**Work to complete**
Copy exactly the last part of the entries, starting from the line with "In this scene, does" and including the final line.

**Data shown**
════════════════
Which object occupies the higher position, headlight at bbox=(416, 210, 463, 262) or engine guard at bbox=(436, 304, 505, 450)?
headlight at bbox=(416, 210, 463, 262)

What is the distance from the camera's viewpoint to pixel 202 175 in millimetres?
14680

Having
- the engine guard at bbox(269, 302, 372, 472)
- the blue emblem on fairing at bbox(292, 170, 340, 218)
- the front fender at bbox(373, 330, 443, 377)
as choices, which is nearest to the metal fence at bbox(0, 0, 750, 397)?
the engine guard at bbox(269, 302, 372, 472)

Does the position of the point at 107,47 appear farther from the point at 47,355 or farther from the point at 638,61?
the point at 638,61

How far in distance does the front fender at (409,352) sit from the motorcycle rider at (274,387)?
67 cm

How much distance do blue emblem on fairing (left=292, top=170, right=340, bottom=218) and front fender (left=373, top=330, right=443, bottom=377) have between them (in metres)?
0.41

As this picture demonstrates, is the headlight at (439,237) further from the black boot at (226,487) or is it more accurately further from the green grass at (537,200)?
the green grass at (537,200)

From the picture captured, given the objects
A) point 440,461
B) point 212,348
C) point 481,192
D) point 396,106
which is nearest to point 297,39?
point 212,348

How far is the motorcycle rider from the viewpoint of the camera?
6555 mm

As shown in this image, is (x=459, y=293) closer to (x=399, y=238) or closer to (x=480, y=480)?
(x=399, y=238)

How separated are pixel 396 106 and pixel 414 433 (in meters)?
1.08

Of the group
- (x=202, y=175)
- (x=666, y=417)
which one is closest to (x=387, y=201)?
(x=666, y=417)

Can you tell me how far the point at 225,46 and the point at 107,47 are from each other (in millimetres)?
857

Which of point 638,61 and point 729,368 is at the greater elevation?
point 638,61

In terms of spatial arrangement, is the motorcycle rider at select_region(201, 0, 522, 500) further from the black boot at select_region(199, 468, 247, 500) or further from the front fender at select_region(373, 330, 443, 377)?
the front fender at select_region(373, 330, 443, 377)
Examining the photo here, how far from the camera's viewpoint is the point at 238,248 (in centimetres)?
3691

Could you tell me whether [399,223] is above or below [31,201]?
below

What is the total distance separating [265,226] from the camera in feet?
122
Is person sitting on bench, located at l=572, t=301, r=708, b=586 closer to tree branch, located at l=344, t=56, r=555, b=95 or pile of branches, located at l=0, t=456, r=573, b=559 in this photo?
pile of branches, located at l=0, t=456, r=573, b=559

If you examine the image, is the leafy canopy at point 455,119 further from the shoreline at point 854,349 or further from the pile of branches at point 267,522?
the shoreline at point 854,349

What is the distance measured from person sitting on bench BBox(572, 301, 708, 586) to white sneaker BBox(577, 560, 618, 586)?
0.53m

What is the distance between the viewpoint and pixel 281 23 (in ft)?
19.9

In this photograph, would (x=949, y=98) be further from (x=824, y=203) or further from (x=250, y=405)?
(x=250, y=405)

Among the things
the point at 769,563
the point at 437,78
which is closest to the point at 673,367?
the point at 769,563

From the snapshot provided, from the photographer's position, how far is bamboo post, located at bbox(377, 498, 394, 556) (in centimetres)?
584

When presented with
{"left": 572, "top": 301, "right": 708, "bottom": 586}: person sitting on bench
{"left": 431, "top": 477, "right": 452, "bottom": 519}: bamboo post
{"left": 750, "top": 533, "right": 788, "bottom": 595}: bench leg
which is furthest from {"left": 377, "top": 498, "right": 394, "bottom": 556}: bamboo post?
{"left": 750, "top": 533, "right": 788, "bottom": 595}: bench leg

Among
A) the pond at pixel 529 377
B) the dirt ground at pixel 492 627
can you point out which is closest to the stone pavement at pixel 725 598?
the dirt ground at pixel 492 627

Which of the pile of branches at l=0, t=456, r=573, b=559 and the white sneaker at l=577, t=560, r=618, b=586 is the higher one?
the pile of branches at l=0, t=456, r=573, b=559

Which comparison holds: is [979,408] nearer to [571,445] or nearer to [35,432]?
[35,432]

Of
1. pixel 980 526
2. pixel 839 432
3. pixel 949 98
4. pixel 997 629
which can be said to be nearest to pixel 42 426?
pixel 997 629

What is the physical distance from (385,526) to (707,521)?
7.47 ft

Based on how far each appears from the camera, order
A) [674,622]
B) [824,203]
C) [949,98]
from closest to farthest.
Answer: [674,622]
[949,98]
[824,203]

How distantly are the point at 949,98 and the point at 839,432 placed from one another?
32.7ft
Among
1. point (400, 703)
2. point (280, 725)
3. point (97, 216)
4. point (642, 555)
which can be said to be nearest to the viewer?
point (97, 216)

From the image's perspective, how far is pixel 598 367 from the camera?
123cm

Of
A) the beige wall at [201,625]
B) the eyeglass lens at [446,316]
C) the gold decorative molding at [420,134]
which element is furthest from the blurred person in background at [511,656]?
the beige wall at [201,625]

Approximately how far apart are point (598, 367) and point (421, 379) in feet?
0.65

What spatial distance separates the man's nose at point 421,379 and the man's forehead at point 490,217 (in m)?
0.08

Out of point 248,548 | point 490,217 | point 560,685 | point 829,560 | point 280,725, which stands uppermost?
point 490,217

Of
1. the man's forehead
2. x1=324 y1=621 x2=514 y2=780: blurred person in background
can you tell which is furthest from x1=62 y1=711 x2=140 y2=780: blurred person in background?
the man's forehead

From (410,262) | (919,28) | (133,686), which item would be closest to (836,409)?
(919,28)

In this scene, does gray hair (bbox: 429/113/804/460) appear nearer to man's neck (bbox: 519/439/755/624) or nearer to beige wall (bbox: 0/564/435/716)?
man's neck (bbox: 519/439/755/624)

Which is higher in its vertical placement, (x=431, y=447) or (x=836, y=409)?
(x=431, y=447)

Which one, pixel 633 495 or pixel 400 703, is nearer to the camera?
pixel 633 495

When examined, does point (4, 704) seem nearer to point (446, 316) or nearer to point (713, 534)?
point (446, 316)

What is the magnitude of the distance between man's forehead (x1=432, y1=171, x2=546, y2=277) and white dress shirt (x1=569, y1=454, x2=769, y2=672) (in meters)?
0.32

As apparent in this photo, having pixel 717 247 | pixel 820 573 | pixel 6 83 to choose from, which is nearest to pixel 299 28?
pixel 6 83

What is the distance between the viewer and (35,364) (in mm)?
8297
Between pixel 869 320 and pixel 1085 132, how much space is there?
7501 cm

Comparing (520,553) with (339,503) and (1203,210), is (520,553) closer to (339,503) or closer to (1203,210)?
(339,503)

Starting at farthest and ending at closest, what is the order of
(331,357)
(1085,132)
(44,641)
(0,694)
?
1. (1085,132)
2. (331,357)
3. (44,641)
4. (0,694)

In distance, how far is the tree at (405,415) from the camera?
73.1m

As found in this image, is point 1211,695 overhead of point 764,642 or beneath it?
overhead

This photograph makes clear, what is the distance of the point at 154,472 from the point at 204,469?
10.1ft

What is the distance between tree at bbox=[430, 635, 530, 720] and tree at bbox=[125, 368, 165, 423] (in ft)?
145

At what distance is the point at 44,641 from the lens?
════════════════
**Worked solution**
In this scene, does gray hair (bbox: 429/113/804/460) appear nearer to man's neck (bbox: 519/439/755/624) or nearer to beige wall (bbox: 0/564/435/716)?
man's neck (bbox: 519/439/755/624)

Which is higher in its vertical placement, (x=431, y=447) or (x=836, y=409)?
(x=431, y=447)

Which one, pixel 633 495 or pixel 400 703, is nearer to the camera?
pixel 633 495

When examined, does point (4, 704) seem nearer to point (446, 316) or nearer to point (713, 534)?
point (446, 316)

What is the magnitude of the distance between man's forehead (x1=432, y1=171, x2=546, y2=277) and white dress shirt (x1=569, y1=454, x2=769, y2=672) (in meters)?
0.32

As apparent in this photo, having pixel 717 247 | pixel 820 573 | pixel 6 83 to choose from, which is nearest to pixel 299 28?
pixel 6 83

What is the distance between the viewer and (35,364) (in mm)?
8297
Between pixel 869 320 and pixel 1085 132, how much space is there?
7501 cm

Comparing (520,553) with (339,503) and (1203,210), is (520,553) closer to (339,503) or closer to (1203,210)?
(339,503)

Starting at farthest and ending at closest, what is the order of
(331,357)
(1085,132)
(44,641)
(0,694)
?
1. (1085,132)
2. (331,357)
3. (44,641)
4. (0,694)

In distance, how far is the tree at (405,415) from the camera?
73.1m

As found in this image, is point 1211,695 overhead of point 764,642 or beneath it?
overhead

This photograph makes clear, what is the distance of the point at 154,472 from the point at 204,469?
10.1ft

What is the distance between tree at bbox=[430, 635, 530, 720] and tree at bbox=[125, 368, 165, 423] (in ft)?
145

At what distance is the point at 44,641 from the lens?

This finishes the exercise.